*Your tasks*:
1. From the thread on running shell scripts in parallel, write out the passage starting with "As a side note: I'm" and going on through "ps | wc -l.".
2. Answer these from the thread on running shell scripts in parallel:
(a) How many cores are on the nodes?
(b) Which tool does the reply recommend for running multiple jobs in parallel?
(c) In the makefile commands, what does $< represent?

*Passage to read*:
*-*-*

2

As part of my research project I'm processing huge amount of data splitted up into many files.

All files in folder foo have to be processed by the script myScript involving all elements of folder bar.

This is myScript:

for f in bar/*
do
    awk 'NR==FNR{a[$0]=$0;next}!a[$0]' $f $1 > tmp
    cp tmp $1
done

The first idea to just process all files with a for loop is valid:

for f in foo/*
do
    ./myScript $f
done

However, this simply takes forever. Simply starting every myScript in background by appending & would create thousands of parallely executed instances of awk and cp with huge input, which is obviously bad.

I thought of limiting the number of "threads" created with the following

for f in foo/*
do
    THREAD_COUNT=$(ps | wc -f)
    while [ $THREAD_COUNT -ge 12 ]
    do
        sleep 1
        THREAD_COUNT=$(ps | wc -f)
    done
    ./myScript $f &
done

As a side note: I'm comparing with 12, because I've got 8 cores on my nodes and apparently there's always bash, ps and wc running as well as the header line at the moment of the call of ps | wc -l.

Unfortunately the call of myScript causes more than one additional entry in ps, so the behaviour of my script wasn't as intended.

So here's my question: Is there a simpler way? A way which is more stable?

I'm not doing anything else on the nodes, so everything happening is caused by the scripts only.

Jeff Schaller
  • 67,283
  • 35
  • 116
  • 255
stefan
  • 1,009

3 Answers3

3

While you can do this with a shell script, this is going at it the hard way. Shell scripts aren't very good at manipulating multiple background jobs.

My recommendation is to use GNU make or some other version of make that has a -j option to execute multiple jobs in parallel. Write each subtask as a makefile rule.

I think the makefile snippet below implements your rules, but your code was hard to follow so I might now have gotten it right. The first line enumerates the output files from the input files (note: never overwrite any input files! If the job stops in the middle for any reason, you'll end up with data for which you won't know whether it's been processed). The indented lines are the commands to run. Use a tab to indent each command, not 8 spaces. In these commands, $< represents the source file (a .in file), $@ represents the target (the .out file), and $* is the target without its extension. All $ signs in shell commands must be doubled, and each command line is executed in a separate subshell unless you put a \ at the end which cancels that newline (so the shell sees one long line starting with set -e and ending with done).

all: $(patsubst %.in,%.out,$(wildcard foo/*.in))

*-*-*

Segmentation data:
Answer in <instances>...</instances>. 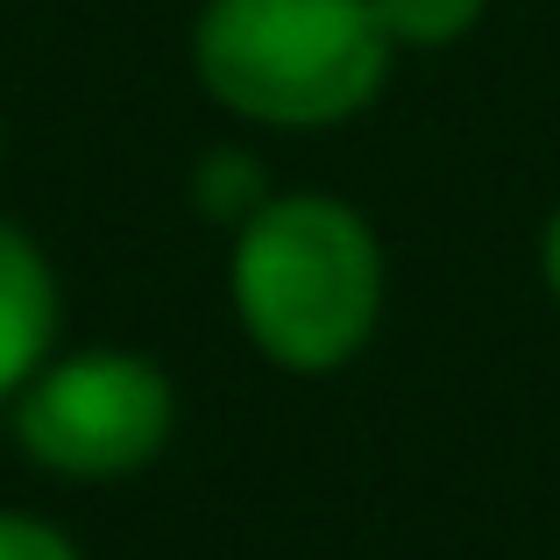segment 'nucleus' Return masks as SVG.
Segmentation results:
<instances>
[{"instance_id":"6","label":"nucleus","mask_w":560,"mask_h":560,"mask_svg":"<svg viewBox=\"0 0 560 560\" xmlns=\"http://www.w3.org/2000/svg\"><path fill=\"white\" fill-rule=\"evenodd\" d=\"M370 8L405 57V50H454L462 36H476L490 0H370Z\"/></svg>"},{"instance_id":"1","label":"nucleus","mask_w":560,"mask_h":560,"mask_svg":"<svg viewBox=\"0 0 560 560\" xmlns=\"http://www.w3.org/2000/svg\"><path fill=\"white\" fill-rule=\"evenodd\" d=\"M228 305L270 370H348L390 305V256L376 220L334 191H277L228 234Z\"/></svg>"},{"instance_id":"5","label":"nucleus","mask_w":560,"mask_h":560,"mask_svg":"<svg viewBox=\"0 0 560 560\" xmlns=\"http://www.w3.org/2000/svg\"><path fill=\"white\" fill-rule=\"evenodd\" d=\"M277 191L270 178H262V156H248V150H234V142H220V150H206L199 164H191V206H199L213 228H242L248 213H262Z\"/></svg>"},{"instance_id":"7","label":"nucleus","mask_w":560,"mask_h":560,"mask_svg":"<svg viewBox=\"0 0 560 560\" xmlns=\"http://www.w3.org/2000/svg\"><path fill=\"white\" fill-rule=\"evenodd\" d=\"M0 560H85V553H79V539H71L57 518L0 504Z\"/></svg>"},{"instance_id":"4","label":"nucleus","mask_w":560,"mask_h":560,"mask_svg":"<svg viewBox=\"0 0 560 560\" xmlns=\"http://www.w3.org/2000/svg\"><path fill=\"white\" fill-rule=\"evenodd\" d=\"M65 348V277L50 248L0 213V405Z\"/></svg>"},{"instance_id":"2","label":"nucleus","mask_w":560,"mask_h":560,"mask_svg":"<svg viewBox=\"0 0 560 560\" xmlns=\"http://www.w3.org/2000/svg\"><path fill=\"white\" fill-rule=\"evenodd\" d=\"M185 50L199 93L262 136H334L397 71L370 0H199Z\"/></svg>"},{"instance_id":"8","label":"nucleus","mask_w":560,"mask_h":560,"mask_svg":"<svg viewBox=\"0 0 560 560\" xmlns=\"http://www.w3.org/2000/svg\"><path fill=\"white\" fill-rule=\"evenodd\" d=\"M539 284H547V299L560 305V206L547 213V228H539Z\"/></svg>"},{"instance_id":"9","label":"nucleus","mask_w":560,"mask_h":560,"mask_svg":"<svg viewBox=\"0 0 560 560\" xmlns=\"http://www.w3.org/2000/svg\"><path fill=\"white\" fill-rule=\"evenodd\" d=\"M0 156H8V121H0Z\"/></svg>"},{"instance_id":"3","label":"nucleus","mask_w":560,"mask_h":560,"mask_svg":"<svg viewBox=\"0 0 560 560\" xmlns=\"http://www.w3.org/2000/svg\"><path fill=\"white\" fill-rule=\"evenodd\" d=\"M8 411L14 447L57 482H128L178 440V383L142 348H57Z\"/></svg>"}]
</instances>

*-*-*

*The responses*:
1.
As a side note: I'm comparing with 12, because I've got 8 cores on my nodes and apparently there's always bash, ps and wc running as well as the header line at the moment of the call of ps | wc -l.

2.
(a) 8
(b) GNU make, or another version of make with a -j option
(c) The source file (a .in file)